** START OF RECORDS TO USE **

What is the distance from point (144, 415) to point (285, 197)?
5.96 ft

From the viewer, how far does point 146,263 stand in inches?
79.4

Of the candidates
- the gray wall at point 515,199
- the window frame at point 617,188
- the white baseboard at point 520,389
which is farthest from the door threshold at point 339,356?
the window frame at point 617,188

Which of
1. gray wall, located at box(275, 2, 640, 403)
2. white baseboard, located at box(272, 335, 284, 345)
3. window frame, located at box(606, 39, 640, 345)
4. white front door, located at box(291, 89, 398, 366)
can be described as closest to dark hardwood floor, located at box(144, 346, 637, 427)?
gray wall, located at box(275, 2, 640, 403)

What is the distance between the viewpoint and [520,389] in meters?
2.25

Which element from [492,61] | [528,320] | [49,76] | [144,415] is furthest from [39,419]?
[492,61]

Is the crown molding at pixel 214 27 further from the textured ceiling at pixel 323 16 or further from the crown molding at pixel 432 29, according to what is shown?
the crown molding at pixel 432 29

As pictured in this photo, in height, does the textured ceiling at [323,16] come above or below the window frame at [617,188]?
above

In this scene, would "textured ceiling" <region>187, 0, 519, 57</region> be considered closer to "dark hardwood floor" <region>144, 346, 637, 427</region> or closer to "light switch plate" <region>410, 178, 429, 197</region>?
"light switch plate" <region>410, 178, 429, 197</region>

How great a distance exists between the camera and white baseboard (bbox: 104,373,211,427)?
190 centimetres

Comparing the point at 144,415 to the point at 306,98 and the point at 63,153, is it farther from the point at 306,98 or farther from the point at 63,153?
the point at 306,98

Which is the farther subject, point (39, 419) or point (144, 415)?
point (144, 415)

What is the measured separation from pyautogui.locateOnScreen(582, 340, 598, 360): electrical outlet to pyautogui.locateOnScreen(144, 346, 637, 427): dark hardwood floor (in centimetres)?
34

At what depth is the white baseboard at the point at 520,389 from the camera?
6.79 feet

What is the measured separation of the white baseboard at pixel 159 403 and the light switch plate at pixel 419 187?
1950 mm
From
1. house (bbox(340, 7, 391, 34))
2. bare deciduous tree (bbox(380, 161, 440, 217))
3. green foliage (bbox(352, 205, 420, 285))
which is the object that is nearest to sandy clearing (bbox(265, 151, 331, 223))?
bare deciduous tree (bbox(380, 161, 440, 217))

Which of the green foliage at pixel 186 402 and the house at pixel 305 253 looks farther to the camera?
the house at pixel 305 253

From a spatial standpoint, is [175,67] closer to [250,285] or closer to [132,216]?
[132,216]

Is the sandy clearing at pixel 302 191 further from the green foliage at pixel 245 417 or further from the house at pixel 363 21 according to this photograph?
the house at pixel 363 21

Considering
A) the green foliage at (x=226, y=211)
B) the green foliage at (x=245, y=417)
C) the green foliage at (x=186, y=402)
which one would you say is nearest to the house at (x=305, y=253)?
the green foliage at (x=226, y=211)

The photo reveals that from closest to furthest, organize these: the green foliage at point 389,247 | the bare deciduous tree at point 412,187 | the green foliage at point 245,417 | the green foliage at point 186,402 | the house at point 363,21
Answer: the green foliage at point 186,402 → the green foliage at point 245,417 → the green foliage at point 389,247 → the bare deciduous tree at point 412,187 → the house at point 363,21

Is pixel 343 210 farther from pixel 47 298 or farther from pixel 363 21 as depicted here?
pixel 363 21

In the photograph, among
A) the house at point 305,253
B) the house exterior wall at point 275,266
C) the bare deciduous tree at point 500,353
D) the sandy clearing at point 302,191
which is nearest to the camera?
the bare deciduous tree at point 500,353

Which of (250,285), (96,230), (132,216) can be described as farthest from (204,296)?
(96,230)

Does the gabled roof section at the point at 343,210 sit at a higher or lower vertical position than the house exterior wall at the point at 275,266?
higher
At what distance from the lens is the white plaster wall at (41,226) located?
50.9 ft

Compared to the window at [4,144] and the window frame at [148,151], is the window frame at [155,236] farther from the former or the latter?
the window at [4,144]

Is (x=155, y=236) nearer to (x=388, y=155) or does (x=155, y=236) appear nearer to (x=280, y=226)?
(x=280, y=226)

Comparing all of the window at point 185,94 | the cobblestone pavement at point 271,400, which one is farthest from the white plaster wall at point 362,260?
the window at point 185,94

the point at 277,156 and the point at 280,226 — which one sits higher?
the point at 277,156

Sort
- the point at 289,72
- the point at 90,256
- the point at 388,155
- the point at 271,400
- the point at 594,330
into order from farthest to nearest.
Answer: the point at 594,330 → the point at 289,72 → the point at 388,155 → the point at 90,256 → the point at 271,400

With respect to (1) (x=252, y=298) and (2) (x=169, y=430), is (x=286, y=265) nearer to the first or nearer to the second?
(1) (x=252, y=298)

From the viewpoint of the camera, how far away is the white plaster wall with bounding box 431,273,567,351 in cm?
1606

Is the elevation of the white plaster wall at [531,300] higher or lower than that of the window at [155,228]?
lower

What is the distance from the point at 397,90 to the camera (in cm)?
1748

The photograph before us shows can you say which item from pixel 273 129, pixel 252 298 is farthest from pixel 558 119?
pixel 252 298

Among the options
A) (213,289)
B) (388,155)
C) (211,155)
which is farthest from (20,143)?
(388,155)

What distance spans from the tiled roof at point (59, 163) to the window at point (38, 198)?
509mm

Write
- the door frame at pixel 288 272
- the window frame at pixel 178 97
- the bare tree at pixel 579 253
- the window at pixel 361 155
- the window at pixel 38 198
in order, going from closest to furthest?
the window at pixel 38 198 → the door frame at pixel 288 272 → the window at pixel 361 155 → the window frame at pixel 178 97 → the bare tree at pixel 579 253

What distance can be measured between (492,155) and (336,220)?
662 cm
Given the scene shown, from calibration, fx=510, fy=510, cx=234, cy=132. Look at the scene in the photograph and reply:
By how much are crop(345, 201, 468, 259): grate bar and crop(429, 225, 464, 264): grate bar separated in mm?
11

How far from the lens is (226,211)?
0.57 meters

** END OF RECORDS TO USE **

Give the lines from the start of the records through the line holding "190 centimetres", inclusive, as a JSON list of strings, with one string for each line and blank lines left out.

### TASK SOLUTION
[
  "What is the distance from point (144, 415) to point (285, 197)?",
  "5.96 ft",
  "From the viewer, how far does point 146,263 stand in inches?",
  "79.4",
  "Of the candidates",
  "- the gray wall at point 515,199",
  "- the window frame at point 617,188",
  "- the white baseboard at point 520,389",
  "which is farthest from the door threshold at point 339,356?",
  "the window frame at point 617,188",
  "Which of",
  "1. gray wall, located at box(275, 2, 640, 403)",
  "2. white baseboard, located at box(272, 335, 284, 345)",
  "3. window frame, located at box(606, 39, 640, 345)",
  "4. white front door, located at box(291, 89, 398, 366)",
  "can be described as closest to dark hardwood floor, located at box(144, 346, 637, 427)?",
  "gray wall, located at box(275, 2, 640, 403)",
  "What is the distance between the viewpoint and [520,389] in meters?",
  "2.25",
  "Which element from [492,61] | [528,320] | [49,76] | [144,415] is furthest from [39,419]?",
  "[492,61]",
  "Is the crown molding at pixel 214 27 further from the textured ceiling at pixel 323 16 or further from the crown molding at pixel 432 29, according to what is shown?",
  "the crown molding at pixel 432 29",
  "As pictured in this photo, in height, does the textured ceiling at [323,16] come above or below the window frame at [617,188]?",
  "above",
  "In this scene, would \"textured ceiling\" <region>187, 0, 519, 57</region> be considered closer to \"dark hardwood floor\" <region>144, 346, 637, 427</region> or closer to \"light switch plate\" <region>410, 178, 429, 197</region>?",
  "\"light switch plate\" <region>410, 178, 429, 197</region>",
  "How great a distance exists between the camera and white baseboard (bbox: 104,373,211,427)?",
  "190 centimetres"
]